* [PASSAGE TO READ]:
Physicists at the National Institute of Standards and Technology are using light to fabricate some of the smallest manmade metallic structures on Earth. Their techniques eventually may be used to build ultrasmall computer chips and other advanced microcircuits.

Using light to focus atoms has allowed scientists to surpass the size limitations of conventional lithography, the method by which many commercial electronic chips are currently made. The new method, which uses what NIST scientists call "atom optics," is able to produce a large number of repeating structures simultaneously. Also, the structures are very uniformly sized and spaced.

In conventional optics, lenses made of matter are used to focus light waves; while in atom optics, lenses formed from light are used to focus matter waves. Because of its quantum mechanical properties, matter can be focused more finely than light.

"The ability to manipulate atoms with light is really an enabling discovery," said NIST physicist Jabez McClelland. "There are potential applications for electronics and magnetics, as well as other microscopic technologies. For example, manufacturers might one day use the technique to draw electronic wires only a few atoms wide."

* [EXERCISE TASK A]: Which NIST physicist is quoted in the atom optics passage?
* [EXERCISE TASK B]: Rewrite the stretch of the atom optics passage from "Using light to focus" through "sized and spaced.", changing "lithography" to "patterning".
* [EXERCISE TASK C]: Do the following statements agree with the atom optics passage? Answer yes or no for each, quoting the words that decide it. (i) In atom optics, lenses formed from light focus matter waves. (ii) Light can be focused more finely than matter. (iii) The new method produces only one structure at a time.

Spatial reasoning question data

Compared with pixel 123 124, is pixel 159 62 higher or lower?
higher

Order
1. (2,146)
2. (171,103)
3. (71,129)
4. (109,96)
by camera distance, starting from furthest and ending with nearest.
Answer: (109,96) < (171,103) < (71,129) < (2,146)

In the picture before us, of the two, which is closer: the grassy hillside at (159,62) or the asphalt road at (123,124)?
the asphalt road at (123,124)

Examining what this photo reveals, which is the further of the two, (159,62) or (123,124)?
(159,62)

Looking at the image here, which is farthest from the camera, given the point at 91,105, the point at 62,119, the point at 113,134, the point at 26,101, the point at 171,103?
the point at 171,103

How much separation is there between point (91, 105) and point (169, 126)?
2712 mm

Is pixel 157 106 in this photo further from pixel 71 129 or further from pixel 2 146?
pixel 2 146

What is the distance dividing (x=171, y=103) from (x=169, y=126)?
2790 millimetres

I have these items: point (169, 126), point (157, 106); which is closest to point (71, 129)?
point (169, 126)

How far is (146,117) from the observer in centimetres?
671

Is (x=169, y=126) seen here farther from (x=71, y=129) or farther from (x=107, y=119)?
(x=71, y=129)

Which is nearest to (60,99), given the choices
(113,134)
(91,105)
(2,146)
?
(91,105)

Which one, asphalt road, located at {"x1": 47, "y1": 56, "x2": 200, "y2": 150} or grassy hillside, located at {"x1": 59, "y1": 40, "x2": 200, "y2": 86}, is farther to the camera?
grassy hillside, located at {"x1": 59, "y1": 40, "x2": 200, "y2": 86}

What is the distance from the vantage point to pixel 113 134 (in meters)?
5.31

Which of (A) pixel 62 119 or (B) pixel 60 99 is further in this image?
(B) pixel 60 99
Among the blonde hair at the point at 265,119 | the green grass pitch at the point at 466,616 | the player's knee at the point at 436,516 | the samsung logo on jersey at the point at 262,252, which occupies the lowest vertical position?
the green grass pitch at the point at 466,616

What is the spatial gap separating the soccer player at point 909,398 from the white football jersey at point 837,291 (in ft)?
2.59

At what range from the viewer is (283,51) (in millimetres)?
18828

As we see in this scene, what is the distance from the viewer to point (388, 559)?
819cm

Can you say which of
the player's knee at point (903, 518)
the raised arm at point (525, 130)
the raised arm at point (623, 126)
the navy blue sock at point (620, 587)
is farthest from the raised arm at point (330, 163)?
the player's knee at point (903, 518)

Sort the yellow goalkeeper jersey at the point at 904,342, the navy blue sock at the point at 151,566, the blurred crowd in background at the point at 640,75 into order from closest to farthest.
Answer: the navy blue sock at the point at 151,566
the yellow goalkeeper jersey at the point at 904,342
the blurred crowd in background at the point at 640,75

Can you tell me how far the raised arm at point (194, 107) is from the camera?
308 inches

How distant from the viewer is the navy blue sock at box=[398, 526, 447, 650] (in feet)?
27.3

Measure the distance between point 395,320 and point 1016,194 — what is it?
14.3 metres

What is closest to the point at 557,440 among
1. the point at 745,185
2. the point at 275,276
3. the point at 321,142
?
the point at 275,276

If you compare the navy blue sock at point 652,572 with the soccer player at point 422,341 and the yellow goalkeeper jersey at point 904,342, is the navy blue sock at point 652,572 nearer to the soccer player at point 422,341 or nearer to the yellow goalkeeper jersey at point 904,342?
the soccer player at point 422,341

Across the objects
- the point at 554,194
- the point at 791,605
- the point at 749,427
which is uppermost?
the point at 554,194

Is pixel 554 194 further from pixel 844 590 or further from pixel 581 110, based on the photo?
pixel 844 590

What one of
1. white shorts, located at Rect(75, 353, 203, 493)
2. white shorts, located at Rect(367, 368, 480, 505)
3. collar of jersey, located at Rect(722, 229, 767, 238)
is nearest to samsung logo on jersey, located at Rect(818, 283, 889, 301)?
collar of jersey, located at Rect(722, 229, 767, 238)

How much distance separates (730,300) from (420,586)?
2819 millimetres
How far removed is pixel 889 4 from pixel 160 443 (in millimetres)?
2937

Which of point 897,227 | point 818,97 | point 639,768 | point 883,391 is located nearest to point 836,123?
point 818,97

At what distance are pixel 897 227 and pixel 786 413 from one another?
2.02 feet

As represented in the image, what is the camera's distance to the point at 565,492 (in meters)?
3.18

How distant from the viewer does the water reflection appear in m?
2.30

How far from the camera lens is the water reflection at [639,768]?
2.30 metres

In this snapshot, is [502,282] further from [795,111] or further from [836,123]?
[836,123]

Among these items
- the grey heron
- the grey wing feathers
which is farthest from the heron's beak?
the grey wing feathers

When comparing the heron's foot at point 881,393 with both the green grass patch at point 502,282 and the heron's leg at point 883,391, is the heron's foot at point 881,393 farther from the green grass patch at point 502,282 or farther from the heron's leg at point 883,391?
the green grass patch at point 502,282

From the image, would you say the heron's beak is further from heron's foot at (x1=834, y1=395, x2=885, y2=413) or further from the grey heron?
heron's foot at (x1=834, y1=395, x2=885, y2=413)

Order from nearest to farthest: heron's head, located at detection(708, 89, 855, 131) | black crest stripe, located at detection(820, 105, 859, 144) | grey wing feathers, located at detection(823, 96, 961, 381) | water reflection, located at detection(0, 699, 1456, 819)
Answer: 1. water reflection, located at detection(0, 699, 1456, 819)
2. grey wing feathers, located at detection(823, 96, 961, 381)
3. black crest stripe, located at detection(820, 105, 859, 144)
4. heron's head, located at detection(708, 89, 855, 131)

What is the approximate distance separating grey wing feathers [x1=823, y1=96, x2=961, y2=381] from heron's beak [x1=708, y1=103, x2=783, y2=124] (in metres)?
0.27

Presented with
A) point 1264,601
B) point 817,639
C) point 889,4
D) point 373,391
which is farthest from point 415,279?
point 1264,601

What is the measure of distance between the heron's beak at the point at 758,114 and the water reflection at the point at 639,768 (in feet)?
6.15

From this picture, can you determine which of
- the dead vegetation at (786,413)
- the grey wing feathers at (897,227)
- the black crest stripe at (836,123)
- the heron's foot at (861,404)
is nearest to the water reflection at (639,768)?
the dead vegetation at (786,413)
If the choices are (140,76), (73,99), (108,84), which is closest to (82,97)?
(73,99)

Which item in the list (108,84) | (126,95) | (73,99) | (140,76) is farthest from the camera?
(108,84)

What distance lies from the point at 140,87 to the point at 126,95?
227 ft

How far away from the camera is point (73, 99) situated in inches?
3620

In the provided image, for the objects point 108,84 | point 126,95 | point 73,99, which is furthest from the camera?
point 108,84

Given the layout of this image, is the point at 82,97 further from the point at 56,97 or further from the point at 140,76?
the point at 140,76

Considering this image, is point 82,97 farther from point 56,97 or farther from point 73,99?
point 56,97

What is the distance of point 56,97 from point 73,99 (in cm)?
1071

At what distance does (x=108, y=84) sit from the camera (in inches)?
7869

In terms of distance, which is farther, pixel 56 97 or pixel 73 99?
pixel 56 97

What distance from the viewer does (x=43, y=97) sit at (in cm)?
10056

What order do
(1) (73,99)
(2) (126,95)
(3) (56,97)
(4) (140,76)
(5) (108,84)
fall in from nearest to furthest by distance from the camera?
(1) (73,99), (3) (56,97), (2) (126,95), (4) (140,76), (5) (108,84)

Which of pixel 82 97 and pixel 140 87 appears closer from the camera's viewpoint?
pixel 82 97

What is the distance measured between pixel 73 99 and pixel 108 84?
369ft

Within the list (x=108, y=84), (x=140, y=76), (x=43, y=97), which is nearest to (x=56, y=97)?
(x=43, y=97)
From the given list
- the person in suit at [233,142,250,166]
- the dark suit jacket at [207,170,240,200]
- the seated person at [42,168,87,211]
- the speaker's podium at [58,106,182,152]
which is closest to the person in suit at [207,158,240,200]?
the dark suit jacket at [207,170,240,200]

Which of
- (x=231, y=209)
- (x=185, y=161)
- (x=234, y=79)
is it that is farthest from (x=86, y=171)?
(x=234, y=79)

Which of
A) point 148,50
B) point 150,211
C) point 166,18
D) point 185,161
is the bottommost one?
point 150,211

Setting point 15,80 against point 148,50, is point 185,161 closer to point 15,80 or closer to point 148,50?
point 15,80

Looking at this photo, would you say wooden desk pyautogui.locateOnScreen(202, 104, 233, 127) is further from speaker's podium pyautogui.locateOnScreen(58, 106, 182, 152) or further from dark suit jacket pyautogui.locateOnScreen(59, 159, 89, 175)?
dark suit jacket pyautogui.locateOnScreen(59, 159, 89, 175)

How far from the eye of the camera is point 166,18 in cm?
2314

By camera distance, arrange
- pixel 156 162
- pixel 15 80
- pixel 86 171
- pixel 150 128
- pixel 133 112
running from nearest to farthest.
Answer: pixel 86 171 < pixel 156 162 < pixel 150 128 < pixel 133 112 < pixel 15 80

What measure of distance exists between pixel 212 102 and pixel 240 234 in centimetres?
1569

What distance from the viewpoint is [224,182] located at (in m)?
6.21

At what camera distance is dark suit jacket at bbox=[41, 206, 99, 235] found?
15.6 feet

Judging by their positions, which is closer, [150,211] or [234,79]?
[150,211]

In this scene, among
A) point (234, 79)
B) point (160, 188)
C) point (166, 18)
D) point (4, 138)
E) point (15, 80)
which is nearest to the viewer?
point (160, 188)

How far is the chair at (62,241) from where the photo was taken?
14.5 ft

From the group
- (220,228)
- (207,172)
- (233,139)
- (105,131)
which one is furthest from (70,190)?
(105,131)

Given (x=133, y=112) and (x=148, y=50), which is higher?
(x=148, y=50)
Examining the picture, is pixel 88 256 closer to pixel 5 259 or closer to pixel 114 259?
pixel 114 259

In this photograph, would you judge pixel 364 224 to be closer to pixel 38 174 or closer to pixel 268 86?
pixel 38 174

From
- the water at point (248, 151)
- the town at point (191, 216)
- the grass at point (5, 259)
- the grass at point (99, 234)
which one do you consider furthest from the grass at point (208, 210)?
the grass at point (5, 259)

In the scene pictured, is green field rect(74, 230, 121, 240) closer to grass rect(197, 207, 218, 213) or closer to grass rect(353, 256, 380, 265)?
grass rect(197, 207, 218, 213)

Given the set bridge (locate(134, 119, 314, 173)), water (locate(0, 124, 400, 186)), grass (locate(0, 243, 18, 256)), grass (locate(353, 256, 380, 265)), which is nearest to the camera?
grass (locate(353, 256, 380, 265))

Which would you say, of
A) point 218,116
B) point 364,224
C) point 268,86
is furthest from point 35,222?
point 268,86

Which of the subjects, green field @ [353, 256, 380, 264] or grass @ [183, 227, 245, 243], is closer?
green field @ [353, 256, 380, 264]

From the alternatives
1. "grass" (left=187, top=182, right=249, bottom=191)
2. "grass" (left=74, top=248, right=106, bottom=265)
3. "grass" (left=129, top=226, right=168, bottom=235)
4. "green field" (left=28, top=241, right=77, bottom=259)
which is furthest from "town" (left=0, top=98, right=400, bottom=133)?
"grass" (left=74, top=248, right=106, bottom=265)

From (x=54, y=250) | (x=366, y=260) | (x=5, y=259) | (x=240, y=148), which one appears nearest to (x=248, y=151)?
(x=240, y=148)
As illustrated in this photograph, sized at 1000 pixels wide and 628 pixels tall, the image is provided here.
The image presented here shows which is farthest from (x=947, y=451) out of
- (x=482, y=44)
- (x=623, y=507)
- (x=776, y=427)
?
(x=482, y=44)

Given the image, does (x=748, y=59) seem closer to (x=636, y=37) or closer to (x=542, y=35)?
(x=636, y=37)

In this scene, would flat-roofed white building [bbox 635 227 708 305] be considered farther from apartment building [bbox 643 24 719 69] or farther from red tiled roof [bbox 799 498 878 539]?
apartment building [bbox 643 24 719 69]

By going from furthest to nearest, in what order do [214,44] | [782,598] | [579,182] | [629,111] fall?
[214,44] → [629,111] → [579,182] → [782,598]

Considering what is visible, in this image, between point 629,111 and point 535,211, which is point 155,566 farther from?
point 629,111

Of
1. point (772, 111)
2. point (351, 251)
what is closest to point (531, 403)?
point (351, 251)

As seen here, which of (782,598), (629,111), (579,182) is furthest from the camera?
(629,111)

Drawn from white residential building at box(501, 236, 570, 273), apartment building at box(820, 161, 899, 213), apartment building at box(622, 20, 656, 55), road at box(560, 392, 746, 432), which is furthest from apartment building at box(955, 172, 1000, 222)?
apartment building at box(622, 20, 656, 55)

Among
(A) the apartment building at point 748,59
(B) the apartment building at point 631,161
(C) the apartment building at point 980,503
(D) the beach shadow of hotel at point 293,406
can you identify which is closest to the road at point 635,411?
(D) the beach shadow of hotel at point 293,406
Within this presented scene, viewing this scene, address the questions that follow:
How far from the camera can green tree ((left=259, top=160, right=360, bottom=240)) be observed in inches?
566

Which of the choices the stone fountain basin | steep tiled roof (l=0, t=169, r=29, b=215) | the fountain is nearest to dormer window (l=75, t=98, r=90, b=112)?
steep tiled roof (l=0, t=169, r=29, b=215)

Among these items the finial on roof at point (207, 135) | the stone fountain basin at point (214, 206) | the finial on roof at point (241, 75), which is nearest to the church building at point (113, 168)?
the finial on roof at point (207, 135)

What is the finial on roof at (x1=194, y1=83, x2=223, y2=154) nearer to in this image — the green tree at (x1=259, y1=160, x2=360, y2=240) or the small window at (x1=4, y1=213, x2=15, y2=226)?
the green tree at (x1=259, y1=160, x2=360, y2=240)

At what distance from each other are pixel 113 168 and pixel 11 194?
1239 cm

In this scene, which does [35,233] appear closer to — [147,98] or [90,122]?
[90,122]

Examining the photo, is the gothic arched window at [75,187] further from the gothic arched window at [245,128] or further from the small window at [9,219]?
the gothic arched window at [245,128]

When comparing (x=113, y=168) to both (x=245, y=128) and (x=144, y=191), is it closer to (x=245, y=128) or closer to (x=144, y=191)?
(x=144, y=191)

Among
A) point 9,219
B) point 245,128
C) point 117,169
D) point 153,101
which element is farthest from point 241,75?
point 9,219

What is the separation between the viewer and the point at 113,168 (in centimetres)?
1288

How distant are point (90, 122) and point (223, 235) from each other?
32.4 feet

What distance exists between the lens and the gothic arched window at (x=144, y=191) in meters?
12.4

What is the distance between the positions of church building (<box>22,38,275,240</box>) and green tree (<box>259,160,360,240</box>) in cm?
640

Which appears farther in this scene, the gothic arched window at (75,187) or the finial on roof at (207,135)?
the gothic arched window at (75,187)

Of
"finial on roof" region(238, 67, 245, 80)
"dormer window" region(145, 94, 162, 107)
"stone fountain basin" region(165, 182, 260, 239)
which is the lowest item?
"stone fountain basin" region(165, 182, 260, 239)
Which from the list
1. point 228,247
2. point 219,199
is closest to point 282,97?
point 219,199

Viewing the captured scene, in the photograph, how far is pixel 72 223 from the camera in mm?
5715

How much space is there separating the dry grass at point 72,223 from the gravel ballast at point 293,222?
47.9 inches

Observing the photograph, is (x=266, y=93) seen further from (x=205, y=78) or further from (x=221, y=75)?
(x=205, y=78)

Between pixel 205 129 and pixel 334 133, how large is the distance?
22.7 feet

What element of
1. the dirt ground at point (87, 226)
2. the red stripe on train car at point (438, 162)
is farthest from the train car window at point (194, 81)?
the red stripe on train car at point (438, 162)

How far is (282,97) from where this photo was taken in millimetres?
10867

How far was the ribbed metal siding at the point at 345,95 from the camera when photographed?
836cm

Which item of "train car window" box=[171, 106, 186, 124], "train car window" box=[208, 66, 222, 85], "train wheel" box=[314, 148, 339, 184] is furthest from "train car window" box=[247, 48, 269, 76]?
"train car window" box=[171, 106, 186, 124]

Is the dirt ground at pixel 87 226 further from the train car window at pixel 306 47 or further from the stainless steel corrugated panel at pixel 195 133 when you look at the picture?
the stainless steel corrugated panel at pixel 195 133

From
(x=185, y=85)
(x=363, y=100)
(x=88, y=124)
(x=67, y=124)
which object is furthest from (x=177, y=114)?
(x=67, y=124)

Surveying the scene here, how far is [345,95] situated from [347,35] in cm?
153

* [EXPECTED ANSWER A]: Jabez McClelland

* [EXPECTED ANSWER B]:
Using light to focus atoms has allowed scientists to surpass the size limitations of conventional patterning, the method by which many commercial electronic chips are currently made. The new method, which uses what NIST scientists call "atom optics," is able to produce a large number of repeating structures simultaneously. Also, the structures are very uniformly sized and spaced.

* [EXPECTED ANSWER C]:
(i) Yes: "in atom optics, lenses formed from light are used to focus matter waves"
(ii) No: "matter can be focused more finely than light"
(iii) No: "is able to produce a large number of repeating structures simultaneously"